Our next benchmark is SmallLuxGPU, the GPU ray tracing branch of the open source LuxRender renderer. We’re now using a development build from the version 2.0 branch, and we’ve moved on to a more complex scene that hopefully will provide a greater challenge to our GPUs.

SmallLuxGPU on the other hand finally shows us that larger gap we’ve been expecting between the GTX 670 and GTX 680. The GTX 680’s larger number of SMXes and higher clockspeed cause the GTX 670 to fall behind by 10%, performing worse than the GTX 570 or even the GTX 470. More so than any other test, this is the test that drives home the point that GK104 isn’t a strong compute GPU while AMD offers nothing short of incredible compute performance.

For our next benchmark we’re looking at AESEncryptDecrypt, an OpenCL AES encryption routine that AES encrypts/decrypts an 8K x 8K pixel square image file.
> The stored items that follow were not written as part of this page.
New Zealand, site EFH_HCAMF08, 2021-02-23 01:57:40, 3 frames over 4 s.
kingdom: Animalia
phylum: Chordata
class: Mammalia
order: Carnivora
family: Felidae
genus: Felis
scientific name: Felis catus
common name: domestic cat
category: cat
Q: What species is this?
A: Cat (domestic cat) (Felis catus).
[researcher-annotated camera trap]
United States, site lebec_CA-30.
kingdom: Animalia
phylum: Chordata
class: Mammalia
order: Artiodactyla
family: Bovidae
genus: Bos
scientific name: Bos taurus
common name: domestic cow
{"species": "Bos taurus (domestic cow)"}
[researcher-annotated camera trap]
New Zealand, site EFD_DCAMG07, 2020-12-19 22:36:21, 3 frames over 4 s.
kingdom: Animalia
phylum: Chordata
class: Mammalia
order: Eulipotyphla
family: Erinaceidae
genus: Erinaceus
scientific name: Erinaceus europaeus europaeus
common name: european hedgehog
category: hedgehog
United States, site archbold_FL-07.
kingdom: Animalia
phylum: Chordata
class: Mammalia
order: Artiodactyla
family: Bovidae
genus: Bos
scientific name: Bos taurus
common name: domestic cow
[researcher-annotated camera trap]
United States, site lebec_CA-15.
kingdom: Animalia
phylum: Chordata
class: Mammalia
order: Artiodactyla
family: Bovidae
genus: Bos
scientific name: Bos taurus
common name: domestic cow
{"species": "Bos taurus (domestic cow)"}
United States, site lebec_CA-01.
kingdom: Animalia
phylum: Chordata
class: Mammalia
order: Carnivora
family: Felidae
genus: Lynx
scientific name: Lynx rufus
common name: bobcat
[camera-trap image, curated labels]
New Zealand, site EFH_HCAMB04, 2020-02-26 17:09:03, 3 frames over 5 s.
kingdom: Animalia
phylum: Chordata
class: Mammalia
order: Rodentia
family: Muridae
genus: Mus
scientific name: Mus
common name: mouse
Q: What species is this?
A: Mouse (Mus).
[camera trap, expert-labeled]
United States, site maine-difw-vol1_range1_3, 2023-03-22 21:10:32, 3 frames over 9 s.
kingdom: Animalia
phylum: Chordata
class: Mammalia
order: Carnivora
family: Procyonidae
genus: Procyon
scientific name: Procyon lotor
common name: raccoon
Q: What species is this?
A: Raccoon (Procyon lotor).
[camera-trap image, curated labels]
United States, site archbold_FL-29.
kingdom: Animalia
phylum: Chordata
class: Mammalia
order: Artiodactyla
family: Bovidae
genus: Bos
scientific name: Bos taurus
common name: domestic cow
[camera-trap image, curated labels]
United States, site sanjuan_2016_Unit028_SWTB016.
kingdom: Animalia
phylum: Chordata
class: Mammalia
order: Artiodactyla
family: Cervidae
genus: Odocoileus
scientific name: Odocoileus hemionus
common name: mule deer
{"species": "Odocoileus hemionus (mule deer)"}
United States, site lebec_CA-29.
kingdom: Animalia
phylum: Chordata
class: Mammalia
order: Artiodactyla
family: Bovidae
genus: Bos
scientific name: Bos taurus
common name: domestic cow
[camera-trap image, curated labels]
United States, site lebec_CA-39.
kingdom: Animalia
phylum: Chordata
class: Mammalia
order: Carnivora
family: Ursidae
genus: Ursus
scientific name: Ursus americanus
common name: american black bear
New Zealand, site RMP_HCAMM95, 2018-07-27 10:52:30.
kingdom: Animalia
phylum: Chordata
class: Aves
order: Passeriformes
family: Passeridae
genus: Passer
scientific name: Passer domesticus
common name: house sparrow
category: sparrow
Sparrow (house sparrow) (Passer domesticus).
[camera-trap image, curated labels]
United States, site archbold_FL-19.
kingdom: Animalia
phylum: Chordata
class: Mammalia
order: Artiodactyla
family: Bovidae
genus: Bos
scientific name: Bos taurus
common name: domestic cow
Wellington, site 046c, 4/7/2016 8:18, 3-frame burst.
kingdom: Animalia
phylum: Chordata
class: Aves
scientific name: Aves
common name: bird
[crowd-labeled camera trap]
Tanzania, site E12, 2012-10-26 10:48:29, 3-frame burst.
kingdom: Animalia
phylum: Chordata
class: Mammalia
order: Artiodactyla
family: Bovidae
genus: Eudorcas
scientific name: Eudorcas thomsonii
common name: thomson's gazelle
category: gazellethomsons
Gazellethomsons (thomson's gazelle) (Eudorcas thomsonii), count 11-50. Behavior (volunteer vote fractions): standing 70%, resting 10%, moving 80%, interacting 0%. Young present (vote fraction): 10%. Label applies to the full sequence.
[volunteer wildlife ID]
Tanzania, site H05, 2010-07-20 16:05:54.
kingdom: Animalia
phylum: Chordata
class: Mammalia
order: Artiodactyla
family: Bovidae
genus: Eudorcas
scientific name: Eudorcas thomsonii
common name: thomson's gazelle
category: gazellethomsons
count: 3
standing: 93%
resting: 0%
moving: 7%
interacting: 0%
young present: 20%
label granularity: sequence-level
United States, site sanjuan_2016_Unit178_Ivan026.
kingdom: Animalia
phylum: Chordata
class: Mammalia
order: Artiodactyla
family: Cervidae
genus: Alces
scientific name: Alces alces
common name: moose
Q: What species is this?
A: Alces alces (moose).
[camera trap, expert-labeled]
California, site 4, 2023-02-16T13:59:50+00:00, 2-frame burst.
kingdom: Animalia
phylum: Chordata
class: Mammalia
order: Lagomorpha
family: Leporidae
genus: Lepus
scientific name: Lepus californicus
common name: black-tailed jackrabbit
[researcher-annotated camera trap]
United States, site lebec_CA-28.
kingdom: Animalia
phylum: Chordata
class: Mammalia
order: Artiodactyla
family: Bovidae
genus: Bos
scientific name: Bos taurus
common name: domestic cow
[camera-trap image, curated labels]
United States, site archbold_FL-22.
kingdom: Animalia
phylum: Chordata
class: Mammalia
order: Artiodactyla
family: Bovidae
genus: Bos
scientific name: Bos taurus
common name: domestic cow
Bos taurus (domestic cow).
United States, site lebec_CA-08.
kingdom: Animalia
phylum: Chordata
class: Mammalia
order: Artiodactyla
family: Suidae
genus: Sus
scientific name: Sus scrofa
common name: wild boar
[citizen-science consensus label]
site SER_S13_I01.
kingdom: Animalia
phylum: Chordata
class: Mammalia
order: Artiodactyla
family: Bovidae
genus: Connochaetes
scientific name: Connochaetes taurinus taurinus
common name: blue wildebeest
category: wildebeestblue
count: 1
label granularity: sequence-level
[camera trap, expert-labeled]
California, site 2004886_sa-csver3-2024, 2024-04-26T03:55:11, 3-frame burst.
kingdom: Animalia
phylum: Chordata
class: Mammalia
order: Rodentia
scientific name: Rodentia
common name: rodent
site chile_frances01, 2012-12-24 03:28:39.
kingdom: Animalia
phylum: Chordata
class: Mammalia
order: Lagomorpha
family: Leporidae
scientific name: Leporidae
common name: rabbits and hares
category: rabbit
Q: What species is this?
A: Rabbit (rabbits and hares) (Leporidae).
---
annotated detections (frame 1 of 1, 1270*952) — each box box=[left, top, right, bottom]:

The results of this benchmark are the average time to encrypt the image over a number of iterations of the AES cypher.

Once again the GTX 670 has a weak showing here, although not as bad as with SmallLuxGPU. Still, it’s enough to fall behind the GTX 570; but at least it’s enough to beat the 7950. Clockspeeds help as showcased by the EVGA GTX 670SC but nothing really makes up for the missing SMX.

Our foruth benchmark is once again looking at compute shader performance, this time through the Fluid simulation sample in the DirectX SDK. This program simulates the motion and interactions of a 16k particle fluid using a compute shader, with a choice of several different algorithms. In this case we’re using an (O)n^2 nearest neighbor method that is optimized by using shared memory to cache data.

For reasons we’ve yet to determine, this benchmark strongly dislikes GTX 670 in particular. There doesn’t seem to be a performance regression in NVIDIA’s drivers, and there’s not an incredible gap due to TDP, it just struggles on the GTX 670. As a result performance of the GTC 670 only hits 42% of the GTX 680, which is well below what the GTX 670 should theoretically be getting. Barring some kind of esoteric reaction between this program and the unbalanced GPC a driver issue is still the most likely culprit, but it looks to only affect the GTX 670.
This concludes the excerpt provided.